Can you copy out the material below word for word, leaving out the pictures?

[Scene-based reasoning records]
────────
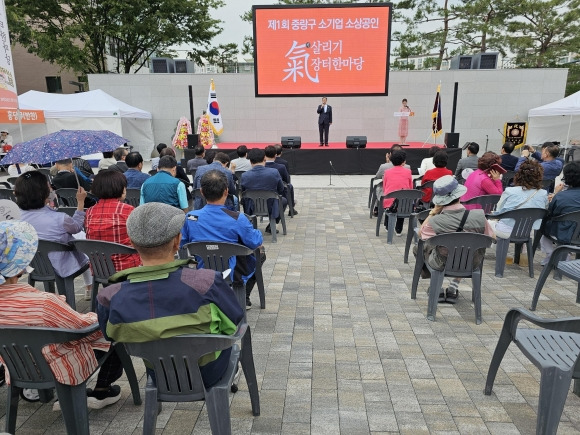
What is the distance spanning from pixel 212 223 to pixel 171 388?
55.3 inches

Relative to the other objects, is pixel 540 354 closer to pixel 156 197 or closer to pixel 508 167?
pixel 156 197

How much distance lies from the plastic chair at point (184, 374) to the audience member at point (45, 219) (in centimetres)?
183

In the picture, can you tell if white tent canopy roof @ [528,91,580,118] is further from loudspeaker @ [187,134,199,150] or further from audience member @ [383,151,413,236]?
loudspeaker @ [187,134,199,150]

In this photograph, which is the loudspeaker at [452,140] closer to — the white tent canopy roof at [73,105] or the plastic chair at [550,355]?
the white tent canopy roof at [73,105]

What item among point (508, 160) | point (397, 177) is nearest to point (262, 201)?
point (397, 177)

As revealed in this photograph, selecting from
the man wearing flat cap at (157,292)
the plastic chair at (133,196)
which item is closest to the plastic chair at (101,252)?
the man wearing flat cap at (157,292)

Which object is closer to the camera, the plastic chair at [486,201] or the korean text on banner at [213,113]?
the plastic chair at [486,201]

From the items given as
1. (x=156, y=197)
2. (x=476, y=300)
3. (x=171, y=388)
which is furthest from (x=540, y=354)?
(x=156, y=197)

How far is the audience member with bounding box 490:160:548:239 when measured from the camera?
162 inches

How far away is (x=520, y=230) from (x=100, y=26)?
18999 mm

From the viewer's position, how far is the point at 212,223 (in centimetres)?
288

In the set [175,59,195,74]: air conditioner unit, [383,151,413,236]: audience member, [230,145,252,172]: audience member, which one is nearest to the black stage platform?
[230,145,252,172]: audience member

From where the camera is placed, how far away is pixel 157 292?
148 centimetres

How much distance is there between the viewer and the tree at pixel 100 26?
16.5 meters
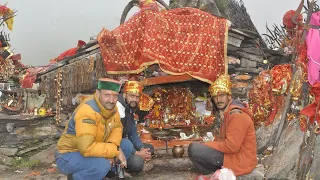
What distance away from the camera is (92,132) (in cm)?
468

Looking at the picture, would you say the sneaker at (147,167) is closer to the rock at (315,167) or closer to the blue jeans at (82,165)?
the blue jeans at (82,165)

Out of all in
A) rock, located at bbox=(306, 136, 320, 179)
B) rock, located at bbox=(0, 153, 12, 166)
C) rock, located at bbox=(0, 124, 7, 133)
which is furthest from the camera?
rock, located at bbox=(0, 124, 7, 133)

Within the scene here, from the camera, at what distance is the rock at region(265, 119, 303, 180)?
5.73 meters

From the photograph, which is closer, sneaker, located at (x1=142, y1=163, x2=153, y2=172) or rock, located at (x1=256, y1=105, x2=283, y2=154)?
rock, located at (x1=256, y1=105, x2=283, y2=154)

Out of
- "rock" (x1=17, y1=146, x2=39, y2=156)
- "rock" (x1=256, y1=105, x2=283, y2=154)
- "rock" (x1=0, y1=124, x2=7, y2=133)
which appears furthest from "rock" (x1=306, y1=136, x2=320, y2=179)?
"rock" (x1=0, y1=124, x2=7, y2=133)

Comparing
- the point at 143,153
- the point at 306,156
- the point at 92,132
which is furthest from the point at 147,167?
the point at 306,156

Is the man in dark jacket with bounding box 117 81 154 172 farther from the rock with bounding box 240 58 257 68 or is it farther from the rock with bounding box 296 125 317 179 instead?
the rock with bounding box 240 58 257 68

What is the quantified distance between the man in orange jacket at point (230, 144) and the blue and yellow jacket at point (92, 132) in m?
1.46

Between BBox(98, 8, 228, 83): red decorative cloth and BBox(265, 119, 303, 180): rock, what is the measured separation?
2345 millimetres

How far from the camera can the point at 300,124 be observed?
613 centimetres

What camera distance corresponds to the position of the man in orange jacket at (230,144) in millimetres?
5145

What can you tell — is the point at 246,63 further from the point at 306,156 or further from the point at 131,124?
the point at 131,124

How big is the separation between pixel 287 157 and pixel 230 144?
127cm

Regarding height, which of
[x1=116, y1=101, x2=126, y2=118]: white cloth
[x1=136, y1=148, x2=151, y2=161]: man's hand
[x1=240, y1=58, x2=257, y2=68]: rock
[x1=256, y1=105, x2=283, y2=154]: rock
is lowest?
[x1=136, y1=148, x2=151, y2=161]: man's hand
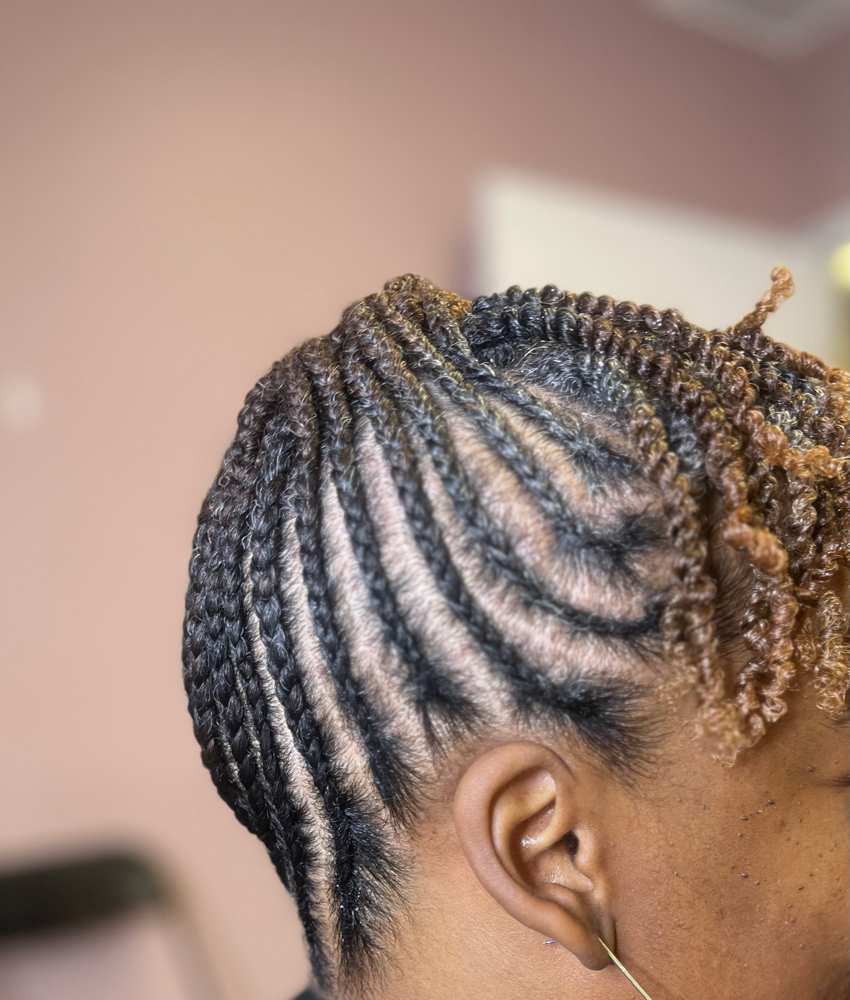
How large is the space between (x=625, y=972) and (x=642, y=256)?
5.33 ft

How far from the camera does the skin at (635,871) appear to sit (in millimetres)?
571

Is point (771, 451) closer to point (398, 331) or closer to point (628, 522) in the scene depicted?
────────
Result of the exercise.
What is the distance spanning from pixel 212 223 to pixel 171 388?
55.3 inches

Relative to the other objects, is pixel 540 354 closer to pixel 156 197 or closer to pixel 508 167?
pixel 156 197

How much distance lies from the plastic chair at point (184, 374) to the audience member at point (45, 219) (in centimetres)?
183

In the picture, can you tell if white tent canopy roof @ [528,91,580,118] is further from loudspeaker @ [187,134,199,150] or further from audience member @ [383,151,413,236]?
loudspeaker @ [187,134,199,150]

In this photograph, which is the loudspeaker at [452,140] closer to — the white tent canopy roof at [73,105] or the plastic chair at [550,355]?
the white tent canopy roof at [73,105]

What item among point (508, 160) | point (397, 177) is nearest to point (262, 201)?
point (397, 177)

As revealed in this photograph, selecting from
the man wearing flat cap at (157,292)
the plastic chair at (133,196)
which item is closest to the plastic chair at (101,252)?
the man wearing flat cap at (157,292)

Which object is closer to the camera, the plastic chair at [486,201] or the korean text on banner at [213,113]?
the plastic chair at [486,201]

From the items given as
1. (x=156, y=197)
2. (x=476, y=300)
3. (x=171, y=388)
which is furthest from (x=540, y=354)?
(x=156, y=197)

How far is the audience member with bounding box 490:160:548:239 when measured from the camera?
162 inches

How far away is (x=520, y=230) from (x=100, y=26)?
18999 mm

From the viewer's position, how far is the point at 212,223 (in centimetres)?
288

In the set [175,59,195,74]: air conditioner unit, [383,151,413,236]: audience member, [230,145,252,172]: audience member, which one is nearest to the black stage platform?
[230,145,252,172]: audience member

From where the camera is placed, how far away is pixel 157 292?
148 centimetres

How much distance is there between the viewer and the tree at pixel 100 26?
16.5 meters
What distance away from the camera is (92,132) (in cm)?
468

Looking at the picture, would you say the sneaker at (147,167) is closer to the rock at (315,167) or closer to the blue jeans at (82,165)?
the blue jeans at (82,165)

Out of all in
A) rock, located at bbox=(306, 136, 320, 179)
B) rock, located at bbox=(0, 153, 12, 166)
C) rock, located at bbox=(0, 124, 7, 133)
which is furthest from the camera?
rock, located at bbox=(0, 124, 7, 133)

Within the scene here, from the camera, at what distance is the rock at region(265, 119, 303, 180)?
5.73 meters

From the photograph, which is closer, sneaker, located at (x1=142, y1=163, x2=153, y2=172) or rock, located at (x1=256, y1=105, x2=283, y2=154)?
rock, located at (x1=256, y1=105, x2=283, y2=154)

Out of
- "rock" (x1=17, y1=146, x2=39, y2=156)
- "rock" (x1=256, y1=105, x2=283, y2=154)
- "rock" (x1=0, y1=124, x2=7, y2=133)
which appears furthest from "rock" (x1=306, y1=136, x2=320, y2=179)?
"rock" (x1=0, y1=124, x2=7, y2=133)

Comparing
- the point at 143,153
- the point at 306,156
- the point at 92,132
which is furthest from the point at 147,167?
the point at 306,156

Is the man in dark jacket with bounding box 117 81 154 172 farther from the rock with bounding box 240 58 257 68 or is it farther from the rock with bounding box 296 125 317 179 instead?
the rock with bounding box 240 58 257 68

What is the quantified distance between the man in orange jacket at point (230, 144) and the blue and yellow jacket at point (92, 132) in m?
1.46

Between BBox(98, 8, 228, 83): red decorative cloth and BBox(265, 119, 303, 180): rock, what is the measured separation?
2345 millimetres

How far from the camera can the point at 300,124 be observed?
613 centimetres

What camera distance corresponds to the position of the man in orange jacket at (230,144) in millimetres?
5145

What can you tell — is the point at 246,63 further from the point at 306,156 or further from the point at 131,124?
the point at 131,124

How big is the separation between pixel 287 157 and pixel 230 144?
127cm

Regarding height, which of
[x1=116, y1=101, x2=126, y2=118]: white cloth
[x1=136, y1=148, x2=151, y2=161]: man's hand
[x1=240, y1=58, x2=257, y2=68]: rock
[x1=256, y1=105, x2=283, y2=154]: rock
is lowest?
[x1=136, y1=148, x2=151, y2=161]: man's hand
How large is the space between (x=625, y=972) and (x=642, y=256)?
5.33 ft

How far from the camera does the skin at (635,871) appear to sit (in millimetres)?
571

Is point (771, 451) closer to point (398, 331) or closer to point (628, 522) in the scene depicted?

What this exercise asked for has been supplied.